The analysis of mountainous regions suggests a wide range of relevant fields of intervention, including seasonal employment, investments in local small and medium scale renewable energy production, and specific measures to develop higher education. Additionally, it constitutes a window of opportunity to promote access to ICT and innovative methods of service provision.

Policy context

Mountainous regions or areas belong to the type of areas identified in article 174 of the Treaty on the Functioning of the European Union and more recently on the Green Paper on Territorial Cohesion. In recent years these regions have received a wide range of attention from scholars, academics and researchers.

Map interpretation

The map discloses the delineation of mountain regions and the percentage of total areas covered by mountainous municipalities (LAU2). In the EU27, mountains cover nearly 28 per cent of the surface and aggregate 17 per cent of the population. These figures increase if we take into account the territory of the EU27+4. Here, the proportions for surface and population are 41,3 and 25,4 per cent, respectively.

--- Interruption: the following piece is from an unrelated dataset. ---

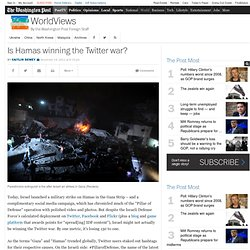 Is Hamas winning the Twitter war?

Mountain areas are mainly to be found in Southern Europe, stretching from Spain to Turkey, but also in Northern Europe, including large parts of Iceland, Scotland and Norway.

In general, mountain regions have no particular economic structure, but a significant number do have high residential attractiveness. This is due to the environmental assets and very often to the social and cultural capital. Many mountain areas are also characterised by relatively high levels of biodiversity and protected areas.

Concepts and methods

According to EEA and DG Regio, the delineation of mountainous regions is based on altitude, terrain roughness and slope. The map is based on a set of grid cells with mountainous topography which was approximated to municipal boundaries (LAU2). Furthermore, it demonstrates the importance of using data at more detailed levels.